Real-Time People Tracking PlannedReal-Time People Tracking Planned
Sprint to offer location-based services using Microsoft's MapPoint app
For nearly 10 years, Microsoft's mapping applications have helped travelers navigate streets. Now Microsoft's compass is pointing in a new direction: The market for real-time, location-based business services.
Before year's end, Sprint is expected to introduce a service that uses Microsoft's MapPoint Web Service and MapPoint Location Server to let companies track field-service representatives, vehicles, or other assets as they move around the United States. Businesses can expect to see a growing number of similar offerings from other location-service providers, says Tom Bailey, director of marketing with Microsoft's MapPoint business unit, which generated about $50 million in sales in fiscal 2004.
Such services already are available from specialists that use other technologies. But Microsoft's MapPoint combo will lead to new and cheaper options, Bailey says. And he expects small and midsize businesses to eagerly adopt location-based services for everything from tracking cabs and bread-delivery trucks to elevator-repair personnel.
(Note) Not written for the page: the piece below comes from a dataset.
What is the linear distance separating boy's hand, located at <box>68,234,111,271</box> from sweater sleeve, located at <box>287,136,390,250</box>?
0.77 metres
MapPoint Web Service, an online version of the company's geographic application, was launched about three years ago and is used by several hundred companies, including FedEx and Hilton Hotels. MapPoint Location Server, introduced in March, merges the mapping capabilities of MapPoint Web Service with the real-time location data available to wireless network operators.
MapPoint is behind a growing number of consumer-oriented location services, too. In August, Microsoft introduced Streets & Trips 2005 with a Microsoft- branded GPS locator used in combination with a laptop, Pocket PC, or Smartphone. Listed at $129, tens of thousands of the software-and-device packages have sold in the past few months. Says Bailey, "We're seeing the units fly off the shelves."